Membranous glomerulonephritis: causes of development, symptoms and treatment
Membranous glomerulonephritis is a lesion in the body, which is characterized by the appearance of uneven electron-dense deposition of proteins of intermittent structure along the outer side of the walls of the glomerular capillaries.
This pathology is referred to as a membrane nephropathy and can affect the human body regardless of its age, but more often the pathology is diagnosed in adults aged 30 to 50 years than in children. In addition, the disease more often affects the male and proceeds in a more severe form.
In an adult human development of membranous glomerulonephritis becomes the most common cause of nephrotic syndrome formation.
Etiology of
The primary idiopathic form of membranous glomerulonephritis is found in 30 to 50% of cases of primary nephrotic syndrome in adults and only in 15% of cases in children.
Secondary form of membranous glomerulonephritis develops due to various pathologies, such as:
- Infection of the body with infections - syphilis, chronic hepatitis B, malaria, etc.
- Pathologies of rheumatic character.
- The presence of neoplasms, for example, carcinoma of the intestine, lung, mammary glands, kidney or stomach, as well as leukemia.
- Drug therapy - such as mercury, gold, and others.
In the early stages of the development of the disease, normal blood pressure values, satisfactory glomerular filtration rate, and urine sediment do not change. Subsequently, the presence of different types of proteins is diagnosed in the urine.
Often, membranous glomerulonephritis affects patients with systemic lupus erythematosus, chronic infectious pathologies, tumorous neoplasms, or when certain medicinal products affect the human body. Also, with the development of the disease, there is a high risk of formation of thrombosis in the renal veins.
The course of the pathology of
Membranous glomerulonephritis has a relatively favorable course, especially in female representatives, unexpected remissions may occur, and renal failure occurs only in 50% of cases.
Approximately 20-30% of cases can be achieved by spontaneous remission, also stable proteinuria of varying severity is formed in 20-30% cases, in other cases pathology will progress to the terminal stage within five years.
The effect on the course of membranous glomerulonephritis is complicated. They cause impairment of kidney function - there may be vein thrombosis in the kidneys or arterial thrombosis. Treatment with diuretics provokes worsening of renal circulation and development of arterial hypertension.
Treatment of
The process of treating membranous glomerulonephritis differs significantly for patients with and without nephrotic syndrome.
Patients without development of a nephrotic syndrome and with preservation of normal work of kidneys do not need the organization of immunosuppressive treatment, because the risks of formation of a deficiency in the kidneys remain minimal, in addition there is no danger of development of complications that are related to a nephrotic syndrome. Such patients should be under the constant supervision of a specialist with a view to timely diagnosing increases in blood pressure and proteinuria.
Spontaneous remission of the disease in the presence of nephrotic syndrome is often formed in children, and in adults only in 20-25% of cases of the disease. Treatment with steroid drugs often does not help achieve the establishment of a complete long-term remission, but it helps reduce the manifestations of proteinuria, reduce the rate of progression of kidney failure.
Slow, but progressive deterioration in kidney function is formed in almost all patients with persistent proteinuria. Within ten years after the diagnosis, 35 to 50% of patients die from complicating the disease or because of terminal kidney failure. Often, even after surgery, a relapse of membranous glomerulonephritis occurs in transplants.
The main methods of treatment of membranous glomerulonephritis are:
- Compliance with the diet under number 7.
- Glucocorticoid therapy that helps reduce the manifestations of proteinuria, but can contribute to the development of remission.

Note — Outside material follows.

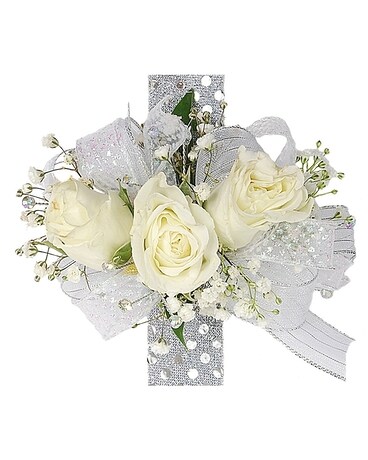 Three Spray Rose Corsage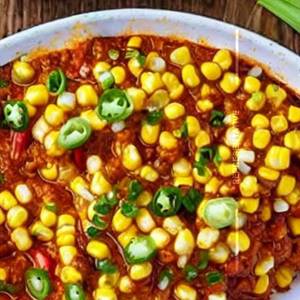 Corn Cheese Chilli Grill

Initially, patients are prescribed Prednisolone, after 6 to 8 weeks the dose of the drug is reduced by half, and the subsequent reduction is carried out every week until complete cancellation.

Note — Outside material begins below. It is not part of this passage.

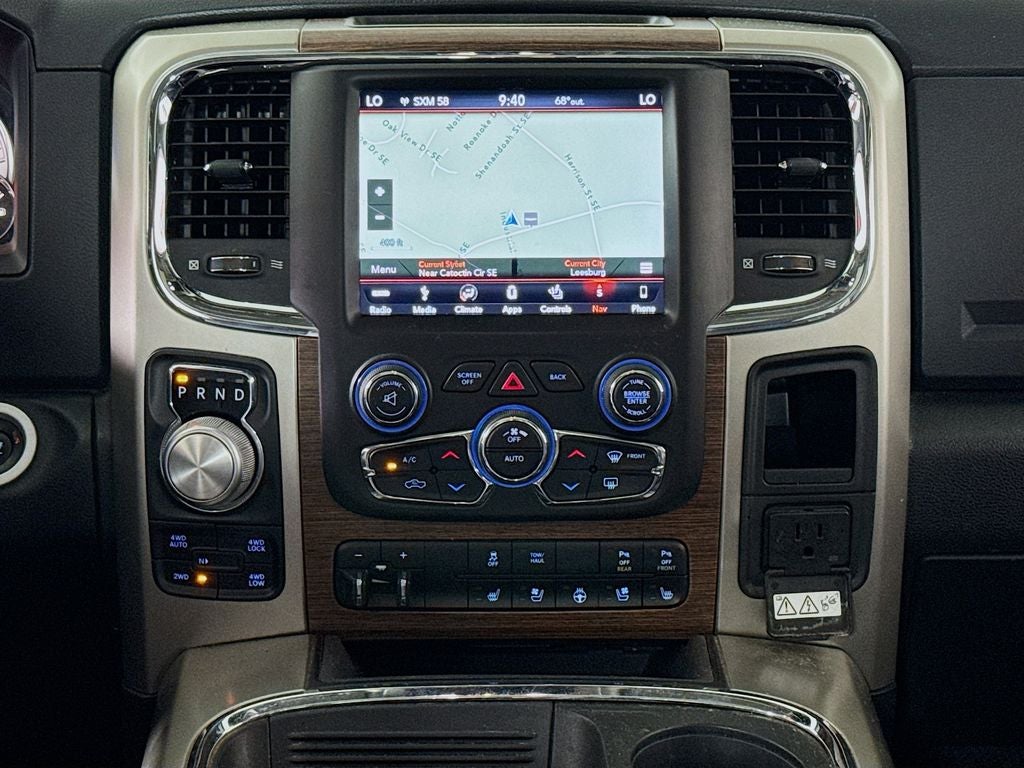 2018 RAM 1500 Laramie Crew Cab 4X4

- Possible intermittent therapy with cytostatics and glucocorticoids.
- For three days in each month, pulse therapy with methylprednisolone is carried out, and the rest of the days shows the intake of prednisolone inside.
- In the second and third months of treatment, chlorbutin is prescribed.

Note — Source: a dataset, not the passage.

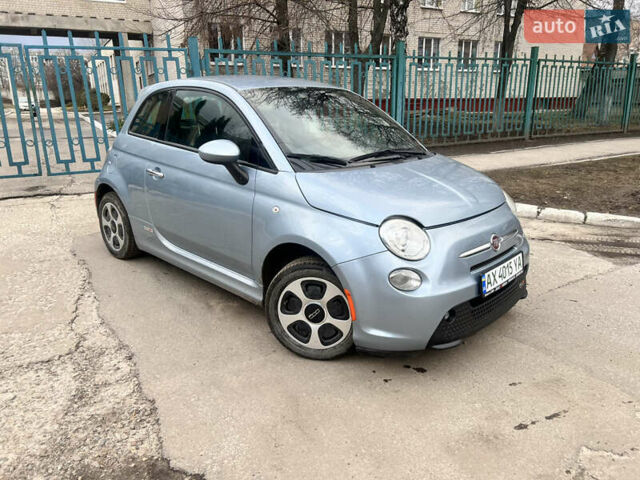Синій Фіат 500e, об'ємом двигуна 0 л та пробігом 79 тис. км за 8000 $, фото 1 на Automoto.ua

- In the fourth month, an identical therapy is treated in the first month.
- Treatment at the fifth and sixth months coincides with therapy on the second and third.
- In the absence of expected results from the described treatment, cyclosporine is administered.
Patients with nephrotic syndrome develop a hypercoagulable state, and the risk of a clot in the renal veins or arteries remains.
Treatment with diuretics can provoke impairment of blood flow in the kidneys, in addition, blood coagulability increases, and this process can also provoke vein thrombosis in the kidneys. Patients should be regularly examined by a specialist for the timely detection of deterioration of health status and taking measures for its normalization.